- **Passage to read**:
>>>>

The terms “hardware crypto” and related terms such as “hardware-implemented crypto” are not precise technical terms. There are two common meanings.

One meaning is cryptography that leverages special-purpose CPU instructions, as opposed to using general-purpose instructions such as additions, multiplicatins, bitwise operations and so on. For example, high-end x86 CPUs have some specialized instructions called AES-NI which perform one round of the AES algorithm. ARMv8 CPUs have instructions that perform steps of an AES, SHA-1 or SHA-256 round. Some processors have dedicated instructions (or more commonly coprocessors) to work with bigints, which helps with asymmetric cryptography. These special-purpose instructions have two advantages over using general-purpose instructions: they're faster (and that also means less power consumption that the software equivalent), and they're typically more resistant to side channel attacks. Hardware cryptography is not automatically more resistant to side channel attacks, but it tends to be easier to protect, e.g. by ensuring during the chip design that the specialized instructions execute in constant time and power. Besides high-end general-purpose processors, such specialized instructions are often found on processors designed for crypto-heavy applications, such as smartcards.

<<<<

- **Saved data entries**:
>>>>

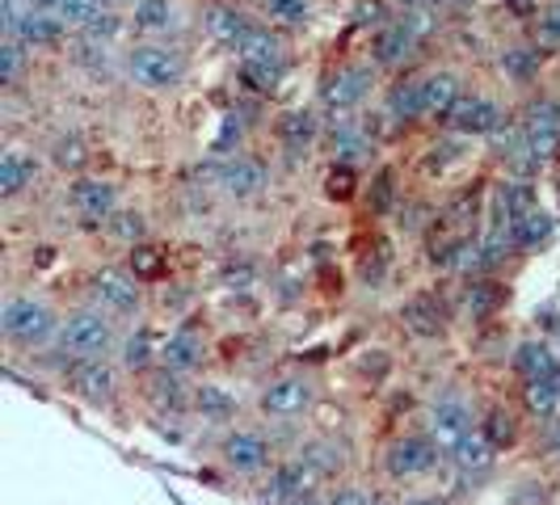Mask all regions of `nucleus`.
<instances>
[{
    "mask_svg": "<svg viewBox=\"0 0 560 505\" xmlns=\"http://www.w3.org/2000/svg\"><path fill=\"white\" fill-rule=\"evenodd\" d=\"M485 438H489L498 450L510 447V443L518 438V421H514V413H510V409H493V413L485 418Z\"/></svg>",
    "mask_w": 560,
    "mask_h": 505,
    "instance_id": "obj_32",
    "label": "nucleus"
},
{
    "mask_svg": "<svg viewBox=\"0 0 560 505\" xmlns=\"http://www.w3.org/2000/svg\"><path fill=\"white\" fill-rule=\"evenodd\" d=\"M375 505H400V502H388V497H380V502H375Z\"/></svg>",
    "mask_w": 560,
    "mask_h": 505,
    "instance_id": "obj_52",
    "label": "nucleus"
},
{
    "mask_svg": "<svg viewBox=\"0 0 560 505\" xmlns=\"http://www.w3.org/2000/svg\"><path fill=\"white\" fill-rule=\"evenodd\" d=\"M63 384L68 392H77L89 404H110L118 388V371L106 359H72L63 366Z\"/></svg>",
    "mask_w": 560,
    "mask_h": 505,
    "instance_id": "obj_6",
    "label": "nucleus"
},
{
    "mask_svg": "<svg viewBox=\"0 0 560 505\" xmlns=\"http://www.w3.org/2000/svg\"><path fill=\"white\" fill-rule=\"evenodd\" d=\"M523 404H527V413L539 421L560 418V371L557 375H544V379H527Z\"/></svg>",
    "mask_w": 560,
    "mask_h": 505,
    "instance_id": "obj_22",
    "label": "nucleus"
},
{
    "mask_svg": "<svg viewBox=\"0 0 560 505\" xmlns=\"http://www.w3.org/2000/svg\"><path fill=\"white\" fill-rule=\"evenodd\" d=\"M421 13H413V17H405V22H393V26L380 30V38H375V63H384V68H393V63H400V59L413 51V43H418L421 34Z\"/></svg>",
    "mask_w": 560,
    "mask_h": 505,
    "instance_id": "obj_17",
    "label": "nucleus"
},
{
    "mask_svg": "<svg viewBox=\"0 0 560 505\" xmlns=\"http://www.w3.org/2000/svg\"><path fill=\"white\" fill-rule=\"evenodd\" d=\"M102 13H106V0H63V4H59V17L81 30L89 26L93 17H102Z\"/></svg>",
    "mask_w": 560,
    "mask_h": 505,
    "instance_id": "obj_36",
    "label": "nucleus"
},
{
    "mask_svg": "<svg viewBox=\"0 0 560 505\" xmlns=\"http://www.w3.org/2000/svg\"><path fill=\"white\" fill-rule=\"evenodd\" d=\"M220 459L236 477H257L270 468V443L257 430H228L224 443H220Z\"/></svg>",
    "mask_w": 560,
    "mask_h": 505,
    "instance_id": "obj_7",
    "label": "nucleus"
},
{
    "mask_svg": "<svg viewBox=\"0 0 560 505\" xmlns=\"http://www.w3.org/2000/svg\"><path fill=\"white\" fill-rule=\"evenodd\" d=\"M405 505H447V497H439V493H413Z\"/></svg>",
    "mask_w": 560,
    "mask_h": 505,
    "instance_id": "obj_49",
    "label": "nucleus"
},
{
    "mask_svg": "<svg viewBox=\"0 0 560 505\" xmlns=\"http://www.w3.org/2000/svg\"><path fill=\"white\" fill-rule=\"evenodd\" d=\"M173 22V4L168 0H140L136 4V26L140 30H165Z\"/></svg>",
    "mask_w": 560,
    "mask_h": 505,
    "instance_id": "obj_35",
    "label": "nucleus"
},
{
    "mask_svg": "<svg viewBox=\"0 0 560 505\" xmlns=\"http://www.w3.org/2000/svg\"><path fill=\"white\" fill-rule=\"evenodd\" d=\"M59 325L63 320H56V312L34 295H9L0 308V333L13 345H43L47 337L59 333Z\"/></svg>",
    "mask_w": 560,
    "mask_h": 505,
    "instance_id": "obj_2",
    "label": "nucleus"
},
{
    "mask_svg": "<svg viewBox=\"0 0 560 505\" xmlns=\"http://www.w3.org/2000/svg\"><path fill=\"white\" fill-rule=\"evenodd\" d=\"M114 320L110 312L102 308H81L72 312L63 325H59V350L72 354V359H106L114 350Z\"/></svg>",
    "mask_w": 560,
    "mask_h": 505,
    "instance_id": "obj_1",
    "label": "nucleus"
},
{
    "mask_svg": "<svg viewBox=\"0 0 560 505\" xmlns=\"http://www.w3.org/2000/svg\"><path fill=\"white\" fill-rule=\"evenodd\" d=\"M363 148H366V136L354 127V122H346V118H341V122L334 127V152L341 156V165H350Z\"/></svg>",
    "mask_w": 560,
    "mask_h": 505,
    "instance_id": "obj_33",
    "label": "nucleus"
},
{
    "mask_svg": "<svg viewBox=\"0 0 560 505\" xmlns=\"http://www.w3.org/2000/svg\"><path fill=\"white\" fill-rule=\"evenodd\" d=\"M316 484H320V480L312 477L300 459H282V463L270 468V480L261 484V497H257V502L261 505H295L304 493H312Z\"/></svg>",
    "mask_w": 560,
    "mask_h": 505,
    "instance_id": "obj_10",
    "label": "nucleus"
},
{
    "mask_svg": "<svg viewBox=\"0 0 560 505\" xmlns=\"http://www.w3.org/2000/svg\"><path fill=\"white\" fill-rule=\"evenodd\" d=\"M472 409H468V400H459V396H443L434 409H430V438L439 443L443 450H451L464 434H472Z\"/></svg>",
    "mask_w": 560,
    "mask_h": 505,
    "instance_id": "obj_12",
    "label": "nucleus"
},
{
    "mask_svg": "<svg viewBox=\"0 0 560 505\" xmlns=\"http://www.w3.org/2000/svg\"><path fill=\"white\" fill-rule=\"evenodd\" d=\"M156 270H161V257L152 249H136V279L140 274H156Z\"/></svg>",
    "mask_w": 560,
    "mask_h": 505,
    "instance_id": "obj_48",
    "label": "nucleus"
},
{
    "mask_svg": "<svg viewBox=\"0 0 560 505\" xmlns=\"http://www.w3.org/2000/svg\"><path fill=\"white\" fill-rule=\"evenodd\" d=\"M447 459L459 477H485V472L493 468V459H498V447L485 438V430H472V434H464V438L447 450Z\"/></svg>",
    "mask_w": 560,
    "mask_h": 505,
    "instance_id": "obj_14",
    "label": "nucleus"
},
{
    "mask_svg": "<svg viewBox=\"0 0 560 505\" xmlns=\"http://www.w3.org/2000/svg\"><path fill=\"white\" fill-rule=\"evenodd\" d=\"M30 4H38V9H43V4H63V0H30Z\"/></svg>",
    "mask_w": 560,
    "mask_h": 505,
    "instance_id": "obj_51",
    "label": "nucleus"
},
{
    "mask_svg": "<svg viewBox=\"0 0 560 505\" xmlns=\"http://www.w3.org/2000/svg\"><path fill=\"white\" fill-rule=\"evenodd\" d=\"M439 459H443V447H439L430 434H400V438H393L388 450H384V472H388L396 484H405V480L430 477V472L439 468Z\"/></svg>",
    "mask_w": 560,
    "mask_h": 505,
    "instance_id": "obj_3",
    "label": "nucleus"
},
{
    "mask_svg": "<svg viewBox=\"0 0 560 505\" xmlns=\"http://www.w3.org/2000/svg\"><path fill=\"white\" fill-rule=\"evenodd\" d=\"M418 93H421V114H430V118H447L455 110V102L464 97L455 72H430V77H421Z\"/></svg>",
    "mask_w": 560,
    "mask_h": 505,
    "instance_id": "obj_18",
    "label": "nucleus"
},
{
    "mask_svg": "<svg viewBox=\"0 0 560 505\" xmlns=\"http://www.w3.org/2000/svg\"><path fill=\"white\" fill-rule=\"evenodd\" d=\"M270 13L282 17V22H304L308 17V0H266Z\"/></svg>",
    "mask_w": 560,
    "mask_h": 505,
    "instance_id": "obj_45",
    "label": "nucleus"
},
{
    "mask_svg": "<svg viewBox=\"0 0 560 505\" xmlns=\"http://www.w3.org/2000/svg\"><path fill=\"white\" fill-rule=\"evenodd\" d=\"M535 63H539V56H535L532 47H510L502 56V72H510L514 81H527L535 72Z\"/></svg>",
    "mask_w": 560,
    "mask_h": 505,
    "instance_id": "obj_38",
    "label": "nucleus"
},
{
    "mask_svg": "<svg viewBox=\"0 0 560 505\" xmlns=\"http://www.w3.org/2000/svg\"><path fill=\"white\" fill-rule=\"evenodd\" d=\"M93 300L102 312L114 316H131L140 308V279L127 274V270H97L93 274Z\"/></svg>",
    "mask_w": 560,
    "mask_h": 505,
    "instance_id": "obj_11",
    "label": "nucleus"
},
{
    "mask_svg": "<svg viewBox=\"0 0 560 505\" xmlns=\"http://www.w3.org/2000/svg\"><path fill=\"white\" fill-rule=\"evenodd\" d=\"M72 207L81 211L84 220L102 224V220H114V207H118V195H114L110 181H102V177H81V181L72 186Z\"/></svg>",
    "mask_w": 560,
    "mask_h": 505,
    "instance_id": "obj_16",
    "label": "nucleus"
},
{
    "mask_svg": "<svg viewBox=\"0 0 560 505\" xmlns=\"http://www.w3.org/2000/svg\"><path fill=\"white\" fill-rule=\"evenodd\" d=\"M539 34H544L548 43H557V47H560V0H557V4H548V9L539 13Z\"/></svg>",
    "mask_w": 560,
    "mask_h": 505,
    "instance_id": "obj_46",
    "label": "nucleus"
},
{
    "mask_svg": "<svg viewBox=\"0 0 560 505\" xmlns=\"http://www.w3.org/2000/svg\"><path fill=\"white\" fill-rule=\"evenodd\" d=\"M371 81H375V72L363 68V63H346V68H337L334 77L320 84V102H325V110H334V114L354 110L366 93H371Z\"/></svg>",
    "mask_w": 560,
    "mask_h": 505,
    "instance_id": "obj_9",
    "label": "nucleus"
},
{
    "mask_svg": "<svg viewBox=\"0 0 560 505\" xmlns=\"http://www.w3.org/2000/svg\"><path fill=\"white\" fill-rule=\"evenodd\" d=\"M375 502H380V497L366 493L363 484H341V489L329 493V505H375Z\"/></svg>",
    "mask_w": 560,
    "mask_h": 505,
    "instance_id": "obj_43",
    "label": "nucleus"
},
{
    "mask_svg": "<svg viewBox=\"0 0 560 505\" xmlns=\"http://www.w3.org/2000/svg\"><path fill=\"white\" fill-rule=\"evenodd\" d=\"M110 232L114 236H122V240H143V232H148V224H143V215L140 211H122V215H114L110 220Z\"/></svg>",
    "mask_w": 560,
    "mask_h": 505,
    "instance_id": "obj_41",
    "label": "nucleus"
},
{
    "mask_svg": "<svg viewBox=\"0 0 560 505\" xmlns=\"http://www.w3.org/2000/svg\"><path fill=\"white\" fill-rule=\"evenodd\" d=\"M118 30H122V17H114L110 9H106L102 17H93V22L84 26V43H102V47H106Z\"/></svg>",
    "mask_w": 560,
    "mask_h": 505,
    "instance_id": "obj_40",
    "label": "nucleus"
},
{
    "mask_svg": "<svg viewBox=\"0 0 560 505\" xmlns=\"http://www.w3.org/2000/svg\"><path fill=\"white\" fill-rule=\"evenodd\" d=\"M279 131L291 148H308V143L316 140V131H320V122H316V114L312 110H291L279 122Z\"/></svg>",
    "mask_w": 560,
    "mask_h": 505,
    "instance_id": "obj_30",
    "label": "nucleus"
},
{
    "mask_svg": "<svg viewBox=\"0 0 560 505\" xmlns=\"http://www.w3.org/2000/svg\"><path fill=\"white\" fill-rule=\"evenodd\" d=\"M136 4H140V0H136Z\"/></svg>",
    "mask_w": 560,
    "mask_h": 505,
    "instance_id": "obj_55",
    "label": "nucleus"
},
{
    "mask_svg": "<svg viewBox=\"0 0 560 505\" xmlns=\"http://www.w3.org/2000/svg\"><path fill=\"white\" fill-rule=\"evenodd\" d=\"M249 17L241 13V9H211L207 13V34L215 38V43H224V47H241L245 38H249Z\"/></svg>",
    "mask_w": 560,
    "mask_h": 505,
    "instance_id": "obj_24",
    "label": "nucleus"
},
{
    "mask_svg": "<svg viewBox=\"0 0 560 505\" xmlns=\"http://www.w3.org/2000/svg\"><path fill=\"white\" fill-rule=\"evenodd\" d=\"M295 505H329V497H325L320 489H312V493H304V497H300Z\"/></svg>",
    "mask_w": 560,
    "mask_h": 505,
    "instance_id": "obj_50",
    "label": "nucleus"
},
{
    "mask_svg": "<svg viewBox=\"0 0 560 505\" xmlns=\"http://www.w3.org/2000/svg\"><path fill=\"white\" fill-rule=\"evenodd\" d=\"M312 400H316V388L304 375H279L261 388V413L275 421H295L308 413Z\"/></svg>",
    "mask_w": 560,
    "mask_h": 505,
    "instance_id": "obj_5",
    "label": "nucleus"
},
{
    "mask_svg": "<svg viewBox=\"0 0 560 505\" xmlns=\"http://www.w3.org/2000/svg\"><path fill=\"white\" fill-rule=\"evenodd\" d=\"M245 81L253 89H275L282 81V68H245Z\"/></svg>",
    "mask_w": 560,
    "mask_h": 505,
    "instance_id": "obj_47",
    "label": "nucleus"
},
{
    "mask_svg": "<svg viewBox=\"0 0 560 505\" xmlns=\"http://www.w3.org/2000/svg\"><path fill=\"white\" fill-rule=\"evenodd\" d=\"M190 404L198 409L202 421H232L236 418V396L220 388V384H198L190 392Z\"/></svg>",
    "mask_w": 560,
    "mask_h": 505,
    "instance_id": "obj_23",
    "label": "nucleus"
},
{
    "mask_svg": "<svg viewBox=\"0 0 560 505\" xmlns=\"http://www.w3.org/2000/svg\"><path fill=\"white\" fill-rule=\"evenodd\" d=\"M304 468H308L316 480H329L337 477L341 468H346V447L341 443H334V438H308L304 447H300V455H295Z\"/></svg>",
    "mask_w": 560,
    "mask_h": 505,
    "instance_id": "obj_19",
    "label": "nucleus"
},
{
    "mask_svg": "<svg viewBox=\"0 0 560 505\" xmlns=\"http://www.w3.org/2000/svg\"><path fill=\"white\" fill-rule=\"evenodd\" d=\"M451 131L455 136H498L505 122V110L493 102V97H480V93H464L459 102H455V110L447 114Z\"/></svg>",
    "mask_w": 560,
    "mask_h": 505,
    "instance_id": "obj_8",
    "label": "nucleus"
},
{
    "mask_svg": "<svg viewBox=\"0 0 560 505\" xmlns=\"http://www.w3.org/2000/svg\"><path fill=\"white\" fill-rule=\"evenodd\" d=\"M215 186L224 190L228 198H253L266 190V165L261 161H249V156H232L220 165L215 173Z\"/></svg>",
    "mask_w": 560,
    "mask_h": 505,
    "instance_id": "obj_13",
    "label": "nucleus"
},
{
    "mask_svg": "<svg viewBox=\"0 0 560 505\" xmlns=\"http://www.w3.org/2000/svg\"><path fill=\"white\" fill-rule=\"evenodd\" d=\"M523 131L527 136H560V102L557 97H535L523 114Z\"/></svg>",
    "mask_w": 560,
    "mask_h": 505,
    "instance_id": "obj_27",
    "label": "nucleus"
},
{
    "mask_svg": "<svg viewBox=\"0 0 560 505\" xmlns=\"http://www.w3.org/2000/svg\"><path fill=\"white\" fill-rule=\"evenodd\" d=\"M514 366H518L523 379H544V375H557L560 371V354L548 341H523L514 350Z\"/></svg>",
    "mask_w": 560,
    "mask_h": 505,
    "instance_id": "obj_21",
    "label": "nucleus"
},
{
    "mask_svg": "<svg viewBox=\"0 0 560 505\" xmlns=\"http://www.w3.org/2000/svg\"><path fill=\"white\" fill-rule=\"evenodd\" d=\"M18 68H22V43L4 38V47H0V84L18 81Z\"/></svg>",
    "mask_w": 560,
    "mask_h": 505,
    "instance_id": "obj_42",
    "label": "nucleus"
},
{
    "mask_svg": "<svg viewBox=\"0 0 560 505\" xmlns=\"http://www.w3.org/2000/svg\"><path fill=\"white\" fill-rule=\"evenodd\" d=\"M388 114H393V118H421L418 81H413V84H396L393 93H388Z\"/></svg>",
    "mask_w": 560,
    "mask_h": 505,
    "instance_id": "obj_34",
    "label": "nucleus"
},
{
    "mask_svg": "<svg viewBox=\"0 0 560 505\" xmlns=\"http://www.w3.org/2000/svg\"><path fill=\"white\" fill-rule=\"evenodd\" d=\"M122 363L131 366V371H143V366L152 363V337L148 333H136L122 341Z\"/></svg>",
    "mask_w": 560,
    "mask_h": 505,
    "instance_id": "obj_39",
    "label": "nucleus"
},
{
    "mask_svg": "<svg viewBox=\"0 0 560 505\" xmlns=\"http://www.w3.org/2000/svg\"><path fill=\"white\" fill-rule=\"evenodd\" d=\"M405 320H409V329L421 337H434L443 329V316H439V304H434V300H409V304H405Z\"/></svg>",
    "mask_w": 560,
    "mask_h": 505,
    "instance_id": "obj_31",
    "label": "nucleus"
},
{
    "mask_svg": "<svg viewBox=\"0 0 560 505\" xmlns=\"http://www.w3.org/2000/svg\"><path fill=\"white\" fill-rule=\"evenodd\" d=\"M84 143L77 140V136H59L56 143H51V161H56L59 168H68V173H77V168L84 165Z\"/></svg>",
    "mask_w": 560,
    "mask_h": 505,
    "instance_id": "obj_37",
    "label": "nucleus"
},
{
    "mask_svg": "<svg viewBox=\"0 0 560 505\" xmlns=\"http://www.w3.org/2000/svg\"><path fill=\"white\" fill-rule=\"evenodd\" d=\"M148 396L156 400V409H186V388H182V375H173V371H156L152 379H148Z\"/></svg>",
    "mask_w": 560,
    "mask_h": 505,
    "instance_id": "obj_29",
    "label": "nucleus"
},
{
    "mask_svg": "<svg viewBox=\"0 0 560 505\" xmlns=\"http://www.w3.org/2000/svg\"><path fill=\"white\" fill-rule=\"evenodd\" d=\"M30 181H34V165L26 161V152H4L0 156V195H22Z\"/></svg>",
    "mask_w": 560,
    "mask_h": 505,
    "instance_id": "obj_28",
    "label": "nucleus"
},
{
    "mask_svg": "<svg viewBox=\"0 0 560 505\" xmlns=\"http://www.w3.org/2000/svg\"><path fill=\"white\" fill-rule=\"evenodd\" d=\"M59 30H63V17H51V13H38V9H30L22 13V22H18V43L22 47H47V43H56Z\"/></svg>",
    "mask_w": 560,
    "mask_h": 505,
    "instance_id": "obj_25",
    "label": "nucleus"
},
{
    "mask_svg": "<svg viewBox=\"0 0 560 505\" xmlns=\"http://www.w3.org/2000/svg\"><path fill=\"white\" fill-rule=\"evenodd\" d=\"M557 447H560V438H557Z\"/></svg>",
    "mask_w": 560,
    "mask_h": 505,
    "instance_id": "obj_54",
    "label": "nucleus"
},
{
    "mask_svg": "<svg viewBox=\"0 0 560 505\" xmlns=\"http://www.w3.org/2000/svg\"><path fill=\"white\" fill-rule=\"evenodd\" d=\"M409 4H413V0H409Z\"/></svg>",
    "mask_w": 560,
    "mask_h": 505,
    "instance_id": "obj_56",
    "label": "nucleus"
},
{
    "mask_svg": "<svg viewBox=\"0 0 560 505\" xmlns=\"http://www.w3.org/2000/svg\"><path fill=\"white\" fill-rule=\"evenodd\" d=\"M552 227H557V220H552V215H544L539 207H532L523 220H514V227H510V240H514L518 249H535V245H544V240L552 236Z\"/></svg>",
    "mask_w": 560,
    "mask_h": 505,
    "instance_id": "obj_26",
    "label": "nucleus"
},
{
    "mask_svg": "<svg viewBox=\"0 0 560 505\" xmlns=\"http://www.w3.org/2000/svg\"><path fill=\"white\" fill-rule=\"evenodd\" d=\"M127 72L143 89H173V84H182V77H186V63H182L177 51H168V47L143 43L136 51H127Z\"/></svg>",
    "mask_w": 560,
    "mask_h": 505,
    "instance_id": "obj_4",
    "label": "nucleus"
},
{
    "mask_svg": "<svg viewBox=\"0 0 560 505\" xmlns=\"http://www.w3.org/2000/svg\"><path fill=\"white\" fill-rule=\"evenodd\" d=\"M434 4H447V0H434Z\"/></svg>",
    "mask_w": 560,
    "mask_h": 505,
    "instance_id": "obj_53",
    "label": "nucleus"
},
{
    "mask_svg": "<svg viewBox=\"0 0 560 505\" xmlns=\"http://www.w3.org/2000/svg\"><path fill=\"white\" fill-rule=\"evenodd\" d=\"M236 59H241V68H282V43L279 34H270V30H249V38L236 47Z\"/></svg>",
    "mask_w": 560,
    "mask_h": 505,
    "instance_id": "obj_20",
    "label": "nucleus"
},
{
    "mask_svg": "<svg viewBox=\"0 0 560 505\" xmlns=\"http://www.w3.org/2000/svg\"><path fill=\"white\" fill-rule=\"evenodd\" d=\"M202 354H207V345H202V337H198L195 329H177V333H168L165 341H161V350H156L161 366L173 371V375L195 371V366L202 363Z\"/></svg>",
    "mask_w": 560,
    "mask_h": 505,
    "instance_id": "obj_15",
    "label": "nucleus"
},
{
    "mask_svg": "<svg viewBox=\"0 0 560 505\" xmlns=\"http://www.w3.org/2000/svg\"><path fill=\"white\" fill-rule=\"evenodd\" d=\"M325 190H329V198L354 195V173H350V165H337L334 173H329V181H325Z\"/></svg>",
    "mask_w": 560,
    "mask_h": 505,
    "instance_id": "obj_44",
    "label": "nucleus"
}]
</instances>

<<<<

- **Objectives**:
(A) Copy the listing verbatim from its first line through the line containing "404H527V413L539 421L560 418V371L557", both ends included, and omit the pictures.
(B) Write the next part of the passage on hardware cryptography, picking up right after its final sentence.

- **Results in order**:
(A)
Mask all regions of `nucleus`.
<instances>
[{
    "mask_svg": "<svg viewBox=\"0 0 560 505\" xmlns=\"http://www.w3.org/2000/svg\"><path fill=\"white\" fill-rule=\"evenodd\" d=\"M485 438H489L498 450L510 447V443L518 438V421H514V413H510V409H493V413L485 418Z\"/></svg>",
    "mask_w": 560,
    "mask_h": 505,
    "instance_id": "obj_32",
    "label": "nucleus"
},
{
    "mask_svg": "<svg viewBox=\"0 0 560 505\" xmlns=\"http://www.w3.org/2000/svg\"><path fill=\"white\" fill-rule=\"evenodd\" d=\"M375 505H400V502H388V497H380V502H375Z\"/></svg>",
    "mask_w": 560,
    "mask_h": 505,
    "instance_id": "obj_52",
    "label": "nucleus"
},
{
    "mask_svg": "<svg viewBox=\"0 0 560 505\" xmlns=\"http://www.w3.org/2000/svg\"><path fill=\"white\" fill-rule=\"evenodd\" d=\"M63 384L68 392H77L89 404H110L118 388V371L106 359H72L63 366Z\"/></svg>",
    "mask_w": 560,
    "mask_h": 505,
    "instance_id": "obj_6",
    "label": "nucleus"
},
{
    "mask_svg": "<svg viewBox=\"0 0 560 505\" xmlns=\"http://www.w3.org/2000/svg\"><path fill=\"white\" fill-rule=\"evenodd\" d=\"M523 404H527V413L539 421L560 418V371L557 375H544V379H527Z\"/></svg>",

(B)
Another meaning of “hardware crypto” is cryptography performed by a dedicated processor using a key that doesn't leave this processor. The reason to do that is to reduce the impact of a security breach. Even if the normal processor is compromised, the attacker won't have the key. The attacker may still be able to make requests to the crypto processor, but can limit the impact of the compromise, for example because the crypto processor can apply rate limits, may have logs that the attacker can't tamper with, etc. Because the crypto processor has a smaller attack surface, there's less of a chance that it gets compromised than the normal processor. Such a crypto processor may not be as fast as a general-purpose processor, even if it has dedicated instructions for cryptography, because they're typically designed to be low-power, tamper-resistant to some extent, and not too expensive (e.g. a \$2 smartcard or a \$10 TPM may be used as a crypto processor in association with a \$100 general-purpose CPU).